As soon as I was getting invested in the story, I felt a lump in my throat. Watching Sol ask Siri, “How will the world end?” and telling her nanny she’s fine over and over made me choke up, not because of cosmic horror or some unknown detail, but because of how vulnerable she is. Wanting answers to your questions that surpass the scope of human knowledge, or her family trying to hide things from her, reminded me of my own family’s half-truths, the things I sensed before I fully understood.
The garden scenes with ants, snails, and animals made me feel both comforted and uneasy: life continues, even when it's fragile. There were moments I gagged at the absurdity of the spiritualist, moments I squirmed when someone avoided saying a name or avoiding visiting a room, moments I wanted to reach through the screen and tell Sol it’s okay to cry. And by the end, when Tona finally enters, exhausted, when the party happens and the room feels as full of loss as it is of love, I felt both the ache of what’s being lost and the strange beauty of that last full day together.

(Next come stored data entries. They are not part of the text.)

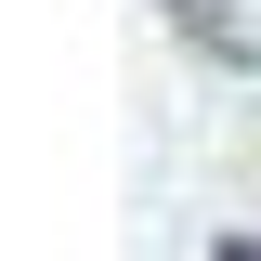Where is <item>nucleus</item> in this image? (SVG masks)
<instances>
[{
    "instance_id": "1",
    "label": "nucleus",
    "mask_w": 261,
    "mask_h": 261,
    "mask_svg": "<svg viewBox=\"0 0 261 261\" xmlns=\"http://www.w3.org/2000/svg\"><path fill=\"white\" fill-rule=\"evenodd\" d=\"M222 261H261V248H248V235H222Z\"/></svg>"
}]
</instances>
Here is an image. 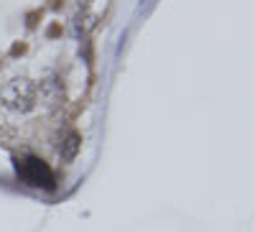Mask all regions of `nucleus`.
I'll use <instances>...</instances> for the list:
<instances>
[{"label":"nucleus","mask_w":255,"mask_h":232,"mask_svg":"<svg viewBox=\"0 0 255 232\" xmlns=\"http://www.w3.org/2000/svg\"><path fill=\"white\" fill-rule=\"evenodd\" d=\"M0 69H3V59H0Z\"/></svg>","instance_id":"20e7f679"},{"label":"nucleus","mask_w":255,"mask_h":232,"mask_svg":"<svg viewBox=\"0 0 255 232\" xmlns=\"http://www.w3.org/2000/svg\"><path fill=\"white\" fill-rule=\"evenodd\" d=\"M79 151H82V135L77 130H69L67 135L61 138V143H59V158H61V163H72L79 156Z\"/></svg>","instance_id":"7ed1b4c3"},{"label":"nucleus","mask_w":255,"mask_h":232,"mask_svg":"<svg viewBox=\"0 0 255 232\" xmlns=\"http://www.w3.org/2000/svg\"><path fill=\"white\" fill-rule=\"evenodd\" d=\"M15 174H18V179L23 181L26 186L44 189V192H54V189H56V176L51 171V166L44 158H38V156L18 158L15 161Z\"/></svg>","instance_id":"f257e3e1"},{"label":"nucleus","mask_w":255,"mask_h":232,"mask_svg":"<svg viewBox=\"0 0 255 232\" xmlns=\"http://www.w3.org/2000/svg\"><path fill=\"white\" fill-rule=\"evenodd\" d=\"M0 102L13 113H28L38 102V87L31 79H13L0 90Z\"/></svg>","instance_id":"f03ea898"}]
</instances>
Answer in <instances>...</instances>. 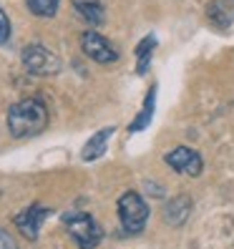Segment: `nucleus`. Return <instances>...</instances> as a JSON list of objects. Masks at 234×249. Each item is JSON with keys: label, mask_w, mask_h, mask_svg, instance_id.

Tótem isn’t perfect, and it won’t be for everyone. But for me, it’s the kind of film that lingers. Even days later, I’m still thinking about snails on walls, a bonsai gift, a clown wig—and wondering how much truth we carry without words. On a less pretentious note, it also inspired me to structure my own film over the course of a single day; I hadn’t realized the power of timely, contained storytelling until Tótem.
It all came together in the scene before the big party when Sol is finally allowed to see her father after being told no so many times. She gleefully tells him about the bugs she observed and how they’re born, live, and eventually die in the ground. Tona listens attentively in his debilitated state and asks her questions. It’s the attention she was patiently waiting for throughout the whole movie, and knowing this may be her last conversation with him is painfully bittersweet.

A totem is usually described as an artifact someone keeps that holds deep meaning. The meaning only matters to the owner. Interpreting Tótem, the film works the same way. What might seem like an unassuming and overlooked little movie to one person has become a treasure to me.